Latihan Soal »
1. Sunting bagian teks sejarah Islam di Maroko yang diawali kata-kata "Sementara itu Ernest" dan diakhiri "pada tahun 683M.", lalu ganti "jendral" dengan "panglima".
2. Menurut teks sejarah Islam di Maroko, siapa yang melanjutkan penyebaran Islam di Maroko pada tahun 698?
3. Teruskan teks tentang masuknya Islam ke Maroko mulai setelah kalimat terakhirnya.

Teks Kutipan »

========================================================================

Sementara itu Ernest Gellner merumuskan bahwa model paling berpengaruh tentang
sejarah islam di Maroko adalah sepanjang sejarah islam Maroko terombang ambing
antara agama kaum borjuis kota yang melek huruf, puritan skripturalis, dan
agama suku-suku buta huruf di pedesaan yang ritualistis-antropolatrous.[4]
Islam pertama kali dibawa ke Maroko pada tahun 680M oleh invasi
Arab dibawah Uqba ibn Nafi, seorang jendral yang melayani Damaskus dibawah bani
Umayyah. Tetapi catatan lain menyebutkan bahwa agama Islam kali pertama dibawa
ke Maroko oleh orang Arab yang menyerbu wilayah itu pada tahun 683M.
Penaklukan wilayah Afrika Utara memakan waktu 53 th. Penyebaran
Islam di Maroko dilanjutkan oleh Panglima Musa bin Nushair pada tahun 698
bersamaan dengan penaklukan benteng-benteng di dekat samudra Atlantik. Seorang
jendral bernama Thariq bin Ziyad berjihad ingim menaklukkan Spanyol melalui
Maroko pada th 710 M dan ekspidisinya itu sukses. Thariq bin Ziyad yang
diangkat Musa bin Nusair untuk memerintah Maroko setelah ditaklukkan.

========================================================================

Informasi Tercatat »
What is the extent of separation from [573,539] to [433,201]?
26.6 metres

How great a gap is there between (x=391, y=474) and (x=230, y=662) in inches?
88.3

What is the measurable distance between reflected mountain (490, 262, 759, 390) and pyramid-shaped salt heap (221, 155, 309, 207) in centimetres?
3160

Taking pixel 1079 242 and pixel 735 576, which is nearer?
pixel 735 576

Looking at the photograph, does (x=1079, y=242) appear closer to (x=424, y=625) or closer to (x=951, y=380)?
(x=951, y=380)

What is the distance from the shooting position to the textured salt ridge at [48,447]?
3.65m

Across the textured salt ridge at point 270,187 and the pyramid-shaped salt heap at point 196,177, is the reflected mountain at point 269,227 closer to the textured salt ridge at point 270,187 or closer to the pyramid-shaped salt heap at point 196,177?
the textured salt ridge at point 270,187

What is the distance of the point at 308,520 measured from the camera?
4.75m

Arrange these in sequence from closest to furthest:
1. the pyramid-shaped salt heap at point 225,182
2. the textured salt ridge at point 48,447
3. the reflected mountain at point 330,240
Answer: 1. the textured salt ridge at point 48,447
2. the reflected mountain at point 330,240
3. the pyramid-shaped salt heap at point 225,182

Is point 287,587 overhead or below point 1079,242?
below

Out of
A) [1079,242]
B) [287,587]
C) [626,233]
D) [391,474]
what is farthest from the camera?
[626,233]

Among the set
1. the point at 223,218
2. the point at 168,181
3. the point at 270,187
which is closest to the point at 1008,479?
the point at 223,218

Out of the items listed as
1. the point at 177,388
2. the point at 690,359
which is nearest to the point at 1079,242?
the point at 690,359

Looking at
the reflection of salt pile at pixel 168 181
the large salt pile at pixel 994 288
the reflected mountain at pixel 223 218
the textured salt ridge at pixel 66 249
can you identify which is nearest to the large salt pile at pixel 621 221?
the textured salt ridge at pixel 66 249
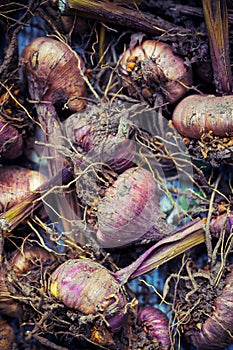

========================================================================

Hasil Akhir »
1.
Sementara itu Ernest Gellner merumuskan bahwa model paling berpengaruh tentang
sejarah islam di Maroko adalah sepanjang sejarah islam Maroko terombang ambing
antara agama kaum borjuis kota yang melek huruf, puritan skripturalis, dan
agama suku-suku buta huruf di pedesaan yang ritualistis-antropolatrous.[4]
Islam pertama kali dibawa ke Maroko pada tahun 680M oleh invasi
Arab dibawah Uqba ibn Nafi, seorang panglima yang melayani Damaskus dibawah bani
Umayyah. Tetapi catatan lain menyebutkan bahwa agama Islam kali pertama dibawa
ke Maroko oleh orang Arab yang menyerbu wilayah itu pada tahun 683M.

2. Panglima Musa bin Nushair.

3.
Maroko memang mempunyai peranan besar dalam sejarah Islam, terutama
dalam menyebarkan Islam di wilayah Afrika Utara dan sebagai pintu gerbang
masuknya Islam ke Spanyol (Andalusia), Eropa. Segala persiapan ekspansi Islam
ke daratan Eropa dilakukan melalui negeri ini. Setelah dinasti Umayyah jatuh ke
tangan dinasti Abbasiyah, Maroko menjadi kekuasaan bani Abbas. Kemudian di
negeri ini muncul dinasti-dinasti kecil. Pada tahun 172H/789M, Idris I bin
Abdullah, salah seorang keturunan Ali ra dapat membentuk pemerintahan Idrisid,
yang kemudian bertahan hingga tahun 364H/974M. dinasti syiah yang pertama,
sehingga merupakan tantangan bagi Khalifah Harun Ar-Rasyid dari dinasti
Abbasiyah di Baghdad yang bercorak Sunni. Tahun 177 H Idris dibunuh oleh
Sulaiman As Sammakh dengan racun. Naiklah Idris II yang dianggap pendiri
sebenarnya Dinasti Idrisid. Pada masanya, dinasti ini banyak mencapai kemajuan,
terutama dibidang kebudayaan Islam. Tahun 213H Idris II meninggal. Semua
penggantinya lemah kecuali Yahya bin Muhammad dan Yahya IV. Di tangan Yahya IV,
dinasti ini mencapai masa keemasannya.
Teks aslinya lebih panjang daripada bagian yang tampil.